Back

AWS IAM Drift Detector

What happens when you let engineers ship fast but still want to sleep at night.

AWSIAMLambdaEventBridgeCloudTrailn8n

So here's the thing. Every org I've worked with has the same problem: devs need to move fast, security wants to review everything, and nobody has time for the back-and-forth. IAM changes especially. Someone adds a policy, it ships, and three weeks later you find out it grants admin to half the account.

I got tired of finding these things manually. Scrolling through CloudTrail logs at 2am because something felt off. There had to be a better way.

The idea was simple: catch IAM changes the moment they happen, figure out if they're risky, and do something about it before anyone has to ask. No dashboards to check. No weekly reviews. Just automated guardrails that actually work.

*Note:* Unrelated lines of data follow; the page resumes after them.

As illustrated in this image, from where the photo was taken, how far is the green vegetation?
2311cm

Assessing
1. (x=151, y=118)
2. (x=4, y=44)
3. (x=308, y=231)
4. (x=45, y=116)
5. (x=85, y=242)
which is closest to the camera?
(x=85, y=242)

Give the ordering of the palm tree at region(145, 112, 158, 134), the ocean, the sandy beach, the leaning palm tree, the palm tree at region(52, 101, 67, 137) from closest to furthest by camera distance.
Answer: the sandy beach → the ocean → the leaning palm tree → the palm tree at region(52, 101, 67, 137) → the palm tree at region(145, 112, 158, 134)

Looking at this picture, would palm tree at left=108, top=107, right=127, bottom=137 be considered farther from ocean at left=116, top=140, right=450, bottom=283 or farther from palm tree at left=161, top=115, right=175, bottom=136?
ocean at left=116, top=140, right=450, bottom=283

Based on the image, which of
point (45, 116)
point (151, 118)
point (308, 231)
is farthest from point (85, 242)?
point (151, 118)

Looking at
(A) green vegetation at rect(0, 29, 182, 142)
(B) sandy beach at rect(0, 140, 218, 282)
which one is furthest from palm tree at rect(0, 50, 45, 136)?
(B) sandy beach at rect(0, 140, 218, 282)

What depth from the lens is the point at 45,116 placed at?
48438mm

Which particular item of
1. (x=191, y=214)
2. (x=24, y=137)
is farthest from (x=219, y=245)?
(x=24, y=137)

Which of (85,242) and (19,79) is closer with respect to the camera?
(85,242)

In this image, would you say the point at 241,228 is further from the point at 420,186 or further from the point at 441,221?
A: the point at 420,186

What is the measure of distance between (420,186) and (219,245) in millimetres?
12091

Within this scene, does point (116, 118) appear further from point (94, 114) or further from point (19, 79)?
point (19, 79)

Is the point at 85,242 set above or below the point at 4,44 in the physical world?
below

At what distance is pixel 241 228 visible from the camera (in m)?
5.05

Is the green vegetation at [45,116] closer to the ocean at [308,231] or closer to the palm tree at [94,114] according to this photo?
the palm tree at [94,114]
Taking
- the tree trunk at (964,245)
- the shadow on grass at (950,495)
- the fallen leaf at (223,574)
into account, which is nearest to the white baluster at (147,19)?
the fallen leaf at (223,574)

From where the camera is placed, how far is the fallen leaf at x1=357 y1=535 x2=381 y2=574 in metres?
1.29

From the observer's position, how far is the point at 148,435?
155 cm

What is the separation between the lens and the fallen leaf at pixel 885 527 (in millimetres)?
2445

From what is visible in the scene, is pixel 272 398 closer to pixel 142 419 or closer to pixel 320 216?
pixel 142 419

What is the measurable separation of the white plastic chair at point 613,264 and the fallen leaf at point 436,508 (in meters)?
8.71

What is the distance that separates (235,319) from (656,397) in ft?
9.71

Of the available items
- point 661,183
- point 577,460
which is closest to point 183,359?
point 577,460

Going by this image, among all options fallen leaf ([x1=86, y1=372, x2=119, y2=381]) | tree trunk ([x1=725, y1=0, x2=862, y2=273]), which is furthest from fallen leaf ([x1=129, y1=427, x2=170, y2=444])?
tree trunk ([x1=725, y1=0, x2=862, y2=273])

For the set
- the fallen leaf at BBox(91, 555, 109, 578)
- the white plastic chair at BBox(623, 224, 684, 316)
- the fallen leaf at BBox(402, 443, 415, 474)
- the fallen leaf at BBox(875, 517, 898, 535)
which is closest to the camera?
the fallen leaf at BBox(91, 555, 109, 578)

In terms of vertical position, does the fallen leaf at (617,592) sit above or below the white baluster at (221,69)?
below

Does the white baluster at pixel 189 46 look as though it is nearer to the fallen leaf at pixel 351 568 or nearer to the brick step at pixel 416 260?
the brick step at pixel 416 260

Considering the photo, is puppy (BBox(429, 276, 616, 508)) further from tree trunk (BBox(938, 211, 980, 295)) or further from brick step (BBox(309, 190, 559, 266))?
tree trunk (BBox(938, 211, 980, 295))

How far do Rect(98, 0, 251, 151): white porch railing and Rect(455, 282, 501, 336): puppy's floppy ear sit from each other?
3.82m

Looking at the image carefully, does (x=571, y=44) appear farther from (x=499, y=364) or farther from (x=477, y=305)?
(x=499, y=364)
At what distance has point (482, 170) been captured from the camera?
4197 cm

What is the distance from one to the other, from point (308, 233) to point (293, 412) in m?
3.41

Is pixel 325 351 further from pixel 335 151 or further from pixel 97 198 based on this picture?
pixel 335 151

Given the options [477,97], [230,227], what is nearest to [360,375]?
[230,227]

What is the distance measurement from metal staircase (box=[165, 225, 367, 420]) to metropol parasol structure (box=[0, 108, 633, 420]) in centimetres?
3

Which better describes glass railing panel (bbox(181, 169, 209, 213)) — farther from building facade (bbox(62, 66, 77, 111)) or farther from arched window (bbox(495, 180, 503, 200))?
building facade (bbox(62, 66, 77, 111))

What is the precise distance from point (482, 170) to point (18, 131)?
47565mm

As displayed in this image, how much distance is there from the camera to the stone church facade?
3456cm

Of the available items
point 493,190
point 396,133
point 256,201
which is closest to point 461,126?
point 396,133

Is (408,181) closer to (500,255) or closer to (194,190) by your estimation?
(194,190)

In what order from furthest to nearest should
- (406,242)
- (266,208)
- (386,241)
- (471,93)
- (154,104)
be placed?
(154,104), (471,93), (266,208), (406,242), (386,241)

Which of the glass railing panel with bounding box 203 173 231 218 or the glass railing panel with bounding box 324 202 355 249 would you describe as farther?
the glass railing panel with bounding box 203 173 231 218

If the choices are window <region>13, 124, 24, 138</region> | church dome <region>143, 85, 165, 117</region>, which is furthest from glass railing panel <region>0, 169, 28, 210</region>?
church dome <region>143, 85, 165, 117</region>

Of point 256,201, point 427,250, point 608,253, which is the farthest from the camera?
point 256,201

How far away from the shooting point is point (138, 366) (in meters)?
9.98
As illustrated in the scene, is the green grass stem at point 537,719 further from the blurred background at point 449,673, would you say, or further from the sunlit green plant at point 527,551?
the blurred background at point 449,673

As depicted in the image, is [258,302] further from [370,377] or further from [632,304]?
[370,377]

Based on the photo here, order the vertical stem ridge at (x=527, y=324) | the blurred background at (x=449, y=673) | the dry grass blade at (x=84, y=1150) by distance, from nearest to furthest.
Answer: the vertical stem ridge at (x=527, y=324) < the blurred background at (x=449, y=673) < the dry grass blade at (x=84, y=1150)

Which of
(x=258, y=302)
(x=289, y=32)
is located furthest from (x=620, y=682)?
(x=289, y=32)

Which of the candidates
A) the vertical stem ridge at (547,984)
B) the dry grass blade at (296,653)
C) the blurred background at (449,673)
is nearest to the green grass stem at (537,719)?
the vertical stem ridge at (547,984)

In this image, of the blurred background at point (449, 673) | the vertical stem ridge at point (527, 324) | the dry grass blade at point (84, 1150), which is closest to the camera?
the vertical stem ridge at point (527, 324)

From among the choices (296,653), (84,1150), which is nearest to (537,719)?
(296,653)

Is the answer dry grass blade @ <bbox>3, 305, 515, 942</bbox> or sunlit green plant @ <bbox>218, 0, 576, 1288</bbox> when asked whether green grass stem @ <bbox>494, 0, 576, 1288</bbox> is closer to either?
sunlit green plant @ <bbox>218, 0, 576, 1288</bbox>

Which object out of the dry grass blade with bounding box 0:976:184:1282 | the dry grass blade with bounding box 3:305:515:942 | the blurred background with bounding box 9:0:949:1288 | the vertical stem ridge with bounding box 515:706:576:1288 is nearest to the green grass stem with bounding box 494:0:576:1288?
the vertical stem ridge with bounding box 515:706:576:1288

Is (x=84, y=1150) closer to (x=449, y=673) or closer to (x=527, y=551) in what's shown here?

I wired up EventBridge to listen for IAM events from CloudTrail. Every time someone touches a policy, role, or user, it fires. A Lambda picks it up and starts asking questions. Who made this change? What did they actually modify? Does this grant wildcard permissions? Can this role assume into other accounts? Is this touching sensitive services like KMS or Secrets Manager?

The scoring part took the longest to get right. First version flagged everything. Useless. Teams ignored it after day two. So I started tuning. Wildcards on s3:GetObject? Probably fine. Wildcards on iam:*? That's a problem. Context matters. A change from a CI pipeline service role hits different than a change from some random IAM user at 3am.

Once I had signal I could trust, I piped it into n8n for the response workflows. High severity stuff creates a ticket, posts to Slack with the full context, and optionally triggers a rollback. Medium severity gets logged and queued for review. Low severity just gets tracked so we can spot patterns later.

The rollback piece was tricky. You can't just revert IAM changes blindly. Sometimes the "risky" change is intentional and the team knows what they're doing. So I added approval gates. Flag it, pause it, let a human confirm before anything gets reverted. Automation with a kill switch.

What actually made this useful was the summaries. Nobody wants to read raw JSON diffs. So every alert includes: who made the change, what account and region, what the policy looked like before and after, and why the system thinks it's risky. One glance and you know if you need to care.

Ran this for a few months now. Caught a handful of real issues that would've slipped through manual review. More importantly, it let teams ship faster because they knew the guardrails were there. They didn't have to wait for security to approve every change. They just shipped, and if something was off, the system caught it.

Still tweaking the rules. Still dealing with edge cases. But the core loop works. Change happens, system evaluates, response fires if needed. Simple when you say it like that. Getting there was the hard part.